Ask HN: Why not to work at Google? - toss_away_acct
I think it's mostly self explanatory. For a software Engineer role.<p>It would be hard to resist because of their selectivity (Under 1% resume/hire rate), gaining read access to their code base, resume boost and talented colleagues. Any one of these things on their own, with the exception of the first one, are huge.<p>There are so many blog posts on applying to Google, almost none on why not to.
======
staunch
Basically, they just suck less than most other big tech companies. That's all.
And that's a pretty low bar in my opinion.

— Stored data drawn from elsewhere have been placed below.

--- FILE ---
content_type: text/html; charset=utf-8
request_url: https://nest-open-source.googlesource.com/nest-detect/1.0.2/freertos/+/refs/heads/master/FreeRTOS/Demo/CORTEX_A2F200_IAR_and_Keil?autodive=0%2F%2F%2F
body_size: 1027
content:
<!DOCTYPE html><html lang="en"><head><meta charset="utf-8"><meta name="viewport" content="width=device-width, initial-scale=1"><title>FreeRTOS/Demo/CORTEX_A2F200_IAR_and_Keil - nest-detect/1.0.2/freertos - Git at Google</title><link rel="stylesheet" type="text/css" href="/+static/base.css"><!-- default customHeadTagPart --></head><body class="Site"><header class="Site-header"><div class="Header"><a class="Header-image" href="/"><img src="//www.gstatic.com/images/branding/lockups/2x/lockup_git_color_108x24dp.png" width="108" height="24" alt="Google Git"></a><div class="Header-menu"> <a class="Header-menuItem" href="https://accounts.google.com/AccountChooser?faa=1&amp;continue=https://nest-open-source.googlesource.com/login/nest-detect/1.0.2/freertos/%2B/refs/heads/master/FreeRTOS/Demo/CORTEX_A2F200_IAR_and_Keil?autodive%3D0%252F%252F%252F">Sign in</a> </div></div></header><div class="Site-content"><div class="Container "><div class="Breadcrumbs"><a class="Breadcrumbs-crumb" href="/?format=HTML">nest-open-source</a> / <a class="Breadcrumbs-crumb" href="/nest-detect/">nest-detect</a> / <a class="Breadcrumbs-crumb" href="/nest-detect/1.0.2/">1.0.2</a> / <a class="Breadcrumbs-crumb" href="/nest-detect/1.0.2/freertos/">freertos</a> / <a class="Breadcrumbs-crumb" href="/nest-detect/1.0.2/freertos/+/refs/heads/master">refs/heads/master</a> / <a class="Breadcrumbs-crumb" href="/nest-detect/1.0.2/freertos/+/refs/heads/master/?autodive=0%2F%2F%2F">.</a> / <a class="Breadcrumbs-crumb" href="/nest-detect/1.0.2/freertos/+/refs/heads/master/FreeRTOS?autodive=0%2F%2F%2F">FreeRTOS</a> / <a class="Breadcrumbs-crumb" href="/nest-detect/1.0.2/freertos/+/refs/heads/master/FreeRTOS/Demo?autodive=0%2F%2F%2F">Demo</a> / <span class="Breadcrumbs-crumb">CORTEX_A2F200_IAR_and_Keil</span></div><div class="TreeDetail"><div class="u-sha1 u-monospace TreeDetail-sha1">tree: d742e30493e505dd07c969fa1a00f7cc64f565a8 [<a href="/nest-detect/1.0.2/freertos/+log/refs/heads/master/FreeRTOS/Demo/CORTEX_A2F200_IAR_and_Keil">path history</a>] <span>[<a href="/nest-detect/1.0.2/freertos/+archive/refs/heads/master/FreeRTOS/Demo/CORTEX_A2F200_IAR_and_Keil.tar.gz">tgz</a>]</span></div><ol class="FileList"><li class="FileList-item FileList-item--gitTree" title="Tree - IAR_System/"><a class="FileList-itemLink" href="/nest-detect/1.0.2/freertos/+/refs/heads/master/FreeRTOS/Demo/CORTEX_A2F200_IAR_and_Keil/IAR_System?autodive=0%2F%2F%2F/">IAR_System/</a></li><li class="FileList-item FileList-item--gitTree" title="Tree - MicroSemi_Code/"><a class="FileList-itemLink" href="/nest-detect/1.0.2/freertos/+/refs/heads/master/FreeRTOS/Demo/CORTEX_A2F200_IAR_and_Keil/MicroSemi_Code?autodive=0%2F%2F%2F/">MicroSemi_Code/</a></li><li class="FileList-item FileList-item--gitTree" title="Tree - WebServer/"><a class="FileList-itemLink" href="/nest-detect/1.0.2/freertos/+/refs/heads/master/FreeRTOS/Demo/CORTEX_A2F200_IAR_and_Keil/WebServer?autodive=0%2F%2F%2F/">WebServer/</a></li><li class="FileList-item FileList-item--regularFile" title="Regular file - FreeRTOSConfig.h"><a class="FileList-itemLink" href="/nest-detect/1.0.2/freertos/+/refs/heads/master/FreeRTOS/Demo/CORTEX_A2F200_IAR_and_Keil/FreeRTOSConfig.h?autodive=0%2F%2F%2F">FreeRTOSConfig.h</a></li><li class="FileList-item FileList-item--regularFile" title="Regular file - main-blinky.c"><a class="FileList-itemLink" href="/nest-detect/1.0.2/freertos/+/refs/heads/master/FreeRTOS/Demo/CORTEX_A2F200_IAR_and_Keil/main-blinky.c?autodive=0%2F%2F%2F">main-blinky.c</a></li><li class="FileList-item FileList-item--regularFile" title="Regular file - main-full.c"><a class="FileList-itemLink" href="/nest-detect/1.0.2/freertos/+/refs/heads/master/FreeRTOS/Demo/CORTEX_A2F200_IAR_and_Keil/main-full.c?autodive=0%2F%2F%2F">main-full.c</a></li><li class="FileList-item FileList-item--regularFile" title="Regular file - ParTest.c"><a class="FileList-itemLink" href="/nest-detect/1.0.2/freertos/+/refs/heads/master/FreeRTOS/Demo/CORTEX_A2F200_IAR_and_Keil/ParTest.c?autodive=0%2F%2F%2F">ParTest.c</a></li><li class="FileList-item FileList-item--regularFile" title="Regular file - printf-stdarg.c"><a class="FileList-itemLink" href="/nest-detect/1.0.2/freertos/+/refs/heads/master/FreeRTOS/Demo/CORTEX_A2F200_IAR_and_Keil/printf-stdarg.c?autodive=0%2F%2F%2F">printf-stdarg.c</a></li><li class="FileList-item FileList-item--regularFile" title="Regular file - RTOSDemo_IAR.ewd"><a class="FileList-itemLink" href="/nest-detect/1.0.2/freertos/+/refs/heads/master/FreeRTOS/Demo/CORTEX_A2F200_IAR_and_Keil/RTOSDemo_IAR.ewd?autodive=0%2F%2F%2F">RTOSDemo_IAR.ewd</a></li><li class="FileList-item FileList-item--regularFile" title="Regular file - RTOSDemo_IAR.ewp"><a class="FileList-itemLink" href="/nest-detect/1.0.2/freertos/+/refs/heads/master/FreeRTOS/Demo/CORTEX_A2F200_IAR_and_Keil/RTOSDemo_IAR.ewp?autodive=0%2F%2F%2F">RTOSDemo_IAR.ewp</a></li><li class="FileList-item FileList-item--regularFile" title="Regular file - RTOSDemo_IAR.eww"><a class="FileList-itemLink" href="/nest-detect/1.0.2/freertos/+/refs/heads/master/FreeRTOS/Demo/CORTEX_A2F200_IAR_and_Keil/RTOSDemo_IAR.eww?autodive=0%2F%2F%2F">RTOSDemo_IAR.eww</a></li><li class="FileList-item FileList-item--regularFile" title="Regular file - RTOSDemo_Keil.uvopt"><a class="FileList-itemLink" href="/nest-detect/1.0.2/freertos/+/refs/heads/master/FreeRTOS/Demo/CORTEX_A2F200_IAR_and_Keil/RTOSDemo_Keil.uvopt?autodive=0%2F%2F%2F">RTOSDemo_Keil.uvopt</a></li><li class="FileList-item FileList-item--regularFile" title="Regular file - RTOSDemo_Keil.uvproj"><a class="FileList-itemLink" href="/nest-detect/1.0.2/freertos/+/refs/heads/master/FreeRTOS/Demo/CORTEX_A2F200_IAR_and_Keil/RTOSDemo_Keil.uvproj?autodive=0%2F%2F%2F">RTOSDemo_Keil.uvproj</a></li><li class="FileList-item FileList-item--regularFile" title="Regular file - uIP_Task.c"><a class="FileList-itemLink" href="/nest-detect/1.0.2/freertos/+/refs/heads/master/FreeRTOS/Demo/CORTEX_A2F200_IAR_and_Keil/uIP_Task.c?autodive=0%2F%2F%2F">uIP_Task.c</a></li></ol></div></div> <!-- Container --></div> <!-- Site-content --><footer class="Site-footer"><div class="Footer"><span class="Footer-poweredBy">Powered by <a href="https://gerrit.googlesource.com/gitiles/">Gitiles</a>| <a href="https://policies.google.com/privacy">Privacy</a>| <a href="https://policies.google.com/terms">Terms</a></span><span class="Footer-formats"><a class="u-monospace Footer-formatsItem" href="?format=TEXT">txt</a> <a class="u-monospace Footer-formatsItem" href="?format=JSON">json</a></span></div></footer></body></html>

1) They have tens of thousands of programmers. They're not all The Best of The
Best at this point. Sure, the average is high, but there's plenty of dopes and
assholes too.

2) It's a big company and their productivity is pretty low. They have more
programmers and money than almost all startups combined, yet their output of
amazing products is quite small.

3) There's bureaucratic bullshit. Sure, less than the average, but far more
than a small company. You have to work roughly business hours, sit in a cube,
report regularly to a boss, have meetings, etc.

4) Their technology stack may be cool, but you really have no choice. You have
to use the tools they chose 10 years ago if you want to release anything.
Java, C++, and Perforce? No thanks.

5) Their projects are failures unless they're huge. There's not much room for
controversial projects or anything that starts off small. YouTube or Twitter
couldn't have happened inside Google.

------
zacharycohn
Have you worked at a big company before? Do you prefer that over working with
a start up? I think that might be one of the biggest things to think about.